Genau diese Lücke wollen mit ITgirls füllen. Unser Ziel ist es, dass jede Schülerin einmal in ihrer Schulzeit mit IT als Beruf positiv in Berührung kommt. Wir zeigen vielfältige Einstiegsmöglichkeiten, Berufsbilder und Karrierechancen auf unseren Social Media Kanälen und unserem Blog. Von jungen Frauen für junge Frauen. Es muss zum Trend werden, dass Frauen ihren Weg als Softwareentwicklerin oder als Spezialistin für Cybersecurity darstellen. Und zwar sowohl von bereits erfolgreichen Persönlichkeiten, die es glücklicherweise immer mehr gibt (Lea-Sophie Cramer, Karlie Kloss, Mira Murati, Annahita Esmailzadeh, Aya Jaff, Yaël Meier, …) als auch von Frauen, die selbst noch auf dem Weg sind.

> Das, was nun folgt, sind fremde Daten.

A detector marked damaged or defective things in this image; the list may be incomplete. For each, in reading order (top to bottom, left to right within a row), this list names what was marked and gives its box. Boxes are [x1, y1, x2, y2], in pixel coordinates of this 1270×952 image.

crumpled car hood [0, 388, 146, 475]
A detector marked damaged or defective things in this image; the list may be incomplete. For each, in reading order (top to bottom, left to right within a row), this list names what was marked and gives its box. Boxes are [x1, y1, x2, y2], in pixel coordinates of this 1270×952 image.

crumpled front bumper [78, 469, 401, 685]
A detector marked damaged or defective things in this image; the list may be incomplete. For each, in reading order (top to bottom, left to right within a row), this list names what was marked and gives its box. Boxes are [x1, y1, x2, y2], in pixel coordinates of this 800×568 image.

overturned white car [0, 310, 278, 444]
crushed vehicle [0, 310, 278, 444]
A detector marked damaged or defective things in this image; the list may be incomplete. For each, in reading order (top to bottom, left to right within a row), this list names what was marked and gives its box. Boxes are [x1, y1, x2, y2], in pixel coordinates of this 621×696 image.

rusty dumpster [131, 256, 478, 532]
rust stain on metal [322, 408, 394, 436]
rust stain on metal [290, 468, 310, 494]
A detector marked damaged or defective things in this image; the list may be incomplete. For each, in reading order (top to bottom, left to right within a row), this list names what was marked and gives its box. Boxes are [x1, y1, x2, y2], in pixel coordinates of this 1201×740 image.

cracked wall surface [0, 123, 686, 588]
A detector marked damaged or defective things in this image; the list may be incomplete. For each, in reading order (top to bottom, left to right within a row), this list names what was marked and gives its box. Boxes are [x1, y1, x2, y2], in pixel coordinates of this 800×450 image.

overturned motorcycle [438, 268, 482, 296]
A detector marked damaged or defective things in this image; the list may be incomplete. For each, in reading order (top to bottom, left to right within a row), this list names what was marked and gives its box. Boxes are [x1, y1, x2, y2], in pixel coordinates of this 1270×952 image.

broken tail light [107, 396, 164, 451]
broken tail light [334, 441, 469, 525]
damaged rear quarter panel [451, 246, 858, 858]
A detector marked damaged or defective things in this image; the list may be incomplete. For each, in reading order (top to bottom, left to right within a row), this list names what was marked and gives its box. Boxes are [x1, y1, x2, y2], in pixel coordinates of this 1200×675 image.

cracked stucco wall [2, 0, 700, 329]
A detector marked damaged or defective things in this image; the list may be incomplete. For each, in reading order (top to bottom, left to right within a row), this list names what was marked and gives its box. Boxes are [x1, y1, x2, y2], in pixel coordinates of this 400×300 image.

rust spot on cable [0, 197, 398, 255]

Dies kann aber nur ein Element einer gesamten Kette an Maßnahmen für einen höheren Frauenanteil in der IT sein. Der Austausch mit unserer Community zeigt immer wieder: Ein wesentlicher Teil der Verantwortung liegt bei den Führungskräften. Denn damit der kleine Funken Interesse, den wir mit ITgirls hoffentlich entfachen, wirklich zu einem erfolgreichen Einstieg in eine IT-Karriere mündet, braucht es die richtigen Rahmenbedingungen in Unternehmen. Erstens müssen strukturelle Hürden abgebaut werden. Neben viel diskutierten Maßnahmen wie Quoten sollten Unternehmen Frauen aktiv Weiterbildungsmöglichkeiten in der IT anbieten und Talente aus ihren eigenen Reihen pro-aktiv fördern. Wir können nicht warten, bis sich die gesellschaftlichen Rollenbilder und Prägungen so verändert haben, dass alle jungen Menschen mit gleicher Wahrscheinlichkeit nach einer CIO-Position streben. Zweitens müssen Unternehmen einen geeigneten Öffentlichkeitsauftritt etablieren. Wir sehen es immer noch viel zu häufig, dass Stellenanzeigen, Berichte oder auch Veranstaltungen so gestaltet sind, dass sie Frauen eher abschrecken als motivieren. Der dritte und wichtigste Punkt ist die Kultur. Von der viel zu hohen Anzahl an Frauen, die die IT-Branche wieder verlassen, geben 90 % an, dies aus dem Gefühl der Ausgeschlossenheit zu tun (Quelle). Es reicht nicht mehr aus, firmeninterne Fraueninitiativen zu etablieren. Gleichberechtigung muss tief im Unternehmen verankert werden. Jeden Tag. Auf allen Hierarchieebenen. Ohne Kompromisse. Bis wir zusammen die Vision von ITgirls erreichen: Die digitale Zukunft wird gemeinsam von allen gestaltet.